Description
These No-Bake Thin Mint Cookie Truffles are a quick, decadent treat featuring crushed Thin Mint cookies and cream cheese, dipped in chocolate for the ultimate minty dessert. Perfect for parties, holidays, or gifting!
Ingredients
Units
Scale
- 1 box (9 oz or 255 g) Thin Mint cookies (or similar mint chocolate cookies)
- 4 oz (115 g) cream cheese, softened
- 8 oz (225 g) semi-sweet or dark chocolate, melted
- 1/4 cup (40 g) crushed Thin Mint cookies, sprinkles, or white chocolate drizzle for garnish (optional)
Instructions
1. Crush the Cookies:
- Add the Thin Mint cookies to a food processor and pulse until fine crumbs form. Reserve 2 tablespoons of crumbs for garnish if desired.
2. Combine with Cream Cheese:
- Add the softened cream cheese to the food processor and blend with the cookie crumbs until the mixture forms a smooth dough.
3. Shape the Truffles:
- Scoop 1 tablespoon of the mixture and roll it into a ball using your hands. Place the truffles on a baking sheet lined with parchment paper. Repeat until all the mixture is used.
- Chill the truffles in the refrigerator for 30 minutes or until firm.
4. Dip in Chocolate:
- Melt the chocolate in a microwave-safe bowl in 20-30 second intervals, stirring between each, until smooth.
- Dip each chilled truffle into the melted chocolate, ensuring it’s fully coated. Use a fork to lift the truffle out, allowing excess chocolate to drip off.
- Place the coated truffles back onto the parchment-lined baking sheet.
5. Garnish and Set:
- Sprinkle the reserved cookie crumbs or sprinkles on top of each truffle while the chocolate is still wet.
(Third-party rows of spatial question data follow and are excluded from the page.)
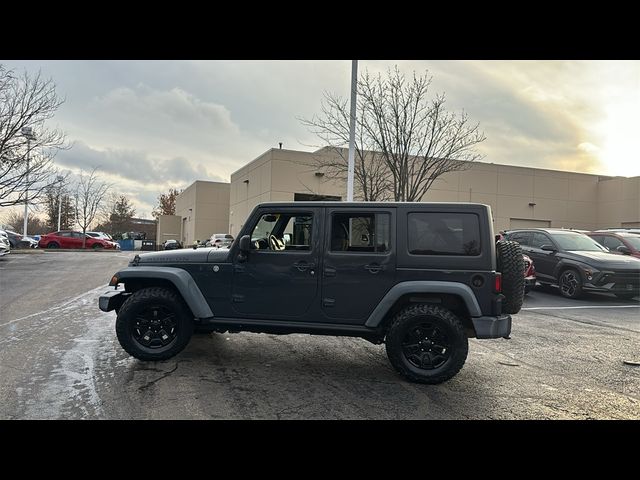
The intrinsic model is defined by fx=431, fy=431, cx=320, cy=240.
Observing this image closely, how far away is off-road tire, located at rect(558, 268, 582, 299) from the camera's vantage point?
10719mm

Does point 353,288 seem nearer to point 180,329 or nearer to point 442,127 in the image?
point 180,329

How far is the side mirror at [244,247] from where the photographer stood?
489 cm

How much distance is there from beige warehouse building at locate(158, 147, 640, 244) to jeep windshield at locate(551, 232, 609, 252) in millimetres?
16197

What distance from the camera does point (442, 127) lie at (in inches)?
590

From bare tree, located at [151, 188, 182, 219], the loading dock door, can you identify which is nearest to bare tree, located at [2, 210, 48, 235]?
bare tree, located at [151, 188, 182, 219]

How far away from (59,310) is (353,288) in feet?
20.7

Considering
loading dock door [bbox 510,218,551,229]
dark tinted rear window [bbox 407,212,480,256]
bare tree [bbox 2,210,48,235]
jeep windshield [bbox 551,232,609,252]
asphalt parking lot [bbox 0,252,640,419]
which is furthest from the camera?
bare tree [bbox 2,210,48,235]

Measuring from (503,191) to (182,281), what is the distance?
98.6ft

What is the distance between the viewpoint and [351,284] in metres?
4.78

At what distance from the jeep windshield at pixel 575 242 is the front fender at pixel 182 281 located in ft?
32.5

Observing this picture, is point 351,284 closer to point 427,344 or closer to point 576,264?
point 427,344

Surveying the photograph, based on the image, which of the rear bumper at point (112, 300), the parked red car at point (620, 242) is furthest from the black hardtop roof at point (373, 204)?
the parked red car at point (620, 242)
- Refrigerate for 20 minutes, or until the chocolate is fully set.
6. Serve:
- Serve chilled or at room temperature. Enjoy these minty, chocolatey bites!
Notes
- Store the truffles in an airtight container in the fridge for up to 1 week or freeze for up to 3 months.
- For a colorful touch, use white chocolate or green-tinted candy melts for dipping.
- Add a splash of peppermint extract to the mixture for an extra minty kick.